Che tipo di lavoro/attività/investimento è conveniente praticare per un italiano in Giappone?

Il mercato del Giappone in generale è saturo di merci italiane, ci sono molte scuole di lingua italiana e ristoranti. Ma c’è sempre posto per una propria nicchia personale.

Pensi che ci siano molti italiani che vivono in Giappone?

Tokyo ospita molti italiani e ancora di più vengono per studio con il
sogno di stabilirsi.
L’Istituto Italiano di Cultura è molto frequentato e ospita spesso
eventi sull’Italia.

Consiglieresti il Giappone come meta per espatriare o più per una vacanza?

A meno di interessi particolari (manga etc.) non lo consiglio per una
vacanza, perché ci sono mete più esotiche a distanze e costi inferiori. Se però uno ha già in mente il Giappone e vuole stabilirsi, può stare sicuro che sarà benvoluto dai giapponesi.

Visto il particolare “tragico” momento che ha vissuto il Giappone di recente: il sisma, lo tzunami e il problema delle centrali nucleari, desideri commentare a proposito?

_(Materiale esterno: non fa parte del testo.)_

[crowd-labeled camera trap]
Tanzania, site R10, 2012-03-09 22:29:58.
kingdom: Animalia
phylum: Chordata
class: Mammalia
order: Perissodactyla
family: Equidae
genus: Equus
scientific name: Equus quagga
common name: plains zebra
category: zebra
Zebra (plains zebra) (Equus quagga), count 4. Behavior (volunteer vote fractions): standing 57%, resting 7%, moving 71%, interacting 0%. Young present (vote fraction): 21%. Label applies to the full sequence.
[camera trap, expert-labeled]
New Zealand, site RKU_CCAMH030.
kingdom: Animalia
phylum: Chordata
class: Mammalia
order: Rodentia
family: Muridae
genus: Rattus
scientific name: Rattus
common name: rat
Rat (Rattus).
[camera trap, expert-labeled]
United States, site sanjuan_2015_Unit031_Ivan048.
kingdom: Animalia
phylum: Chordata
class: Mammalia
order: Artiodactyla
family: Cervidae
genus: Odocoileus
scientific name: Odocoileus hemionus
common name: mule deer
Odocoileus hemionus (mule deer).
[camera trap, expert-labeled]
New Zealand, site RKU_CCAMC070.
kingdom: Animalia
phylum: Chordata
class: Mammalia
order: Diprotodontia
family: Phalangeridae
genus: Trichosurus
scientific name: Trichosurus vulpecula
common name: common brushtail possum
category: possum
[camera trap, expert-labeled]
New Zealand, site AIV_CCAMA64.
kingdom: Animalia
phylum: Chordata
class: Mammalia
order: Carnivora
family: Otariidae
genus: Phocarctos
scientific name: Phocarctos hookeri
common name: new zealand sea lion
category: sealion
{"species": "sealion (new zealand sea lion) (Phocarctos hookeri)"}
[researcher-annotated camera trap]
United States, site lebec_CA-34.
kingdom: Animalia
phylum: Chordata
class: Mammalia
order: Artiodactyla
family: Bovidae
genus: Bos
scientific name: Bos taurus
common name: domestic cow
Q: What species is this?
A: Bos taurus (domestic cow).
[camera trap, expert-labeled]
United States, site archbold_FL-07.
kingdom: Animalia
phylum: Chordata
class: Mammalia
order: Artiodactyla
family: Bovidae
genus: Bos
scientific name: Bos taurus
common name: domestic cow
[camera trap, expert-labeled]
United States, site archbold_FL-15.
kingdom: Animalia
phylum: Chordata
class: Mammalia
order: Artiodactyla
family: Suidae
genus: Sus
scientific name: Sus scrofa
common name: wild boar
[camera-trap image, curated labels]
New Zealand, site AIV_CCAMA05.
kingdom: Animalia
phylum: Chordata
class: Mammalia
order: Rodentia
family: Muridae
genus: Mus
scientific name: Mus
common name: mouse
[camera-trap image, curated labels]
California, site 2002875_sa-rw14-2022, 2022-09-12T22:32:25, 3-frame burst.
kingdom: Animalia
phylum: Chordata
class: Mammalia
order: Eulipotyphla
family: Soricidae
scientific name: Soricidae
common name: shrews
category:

Non mi sono mai opposto particolarmente all’energia nucleare, se non altro per non dipendere solo dal petrolio. Tuttavia il Giappone, che produce un terzo della sua energia elettrica con il nucleare, ha costruito impianti per definizione così critici in siti ad alto rischio di disastri naturali (come del resto è la maggior parte del suo territorio).
Alla luce di questo disastro, spero che il Giappone si accorga di quale rischio fa correre alla sua popolazione in cambio dello “sviluppo” e corra a sostituire il nucleare con altre fonti, possibilmente rinnovabili. Proprio due mesi fa ho partecipato ad una manifestazione contro il nucleare, peraltro organizzata da un altro italiano, impostata ironicamente con il titolo “vogliamo una centrale nucleare a Tokyo”.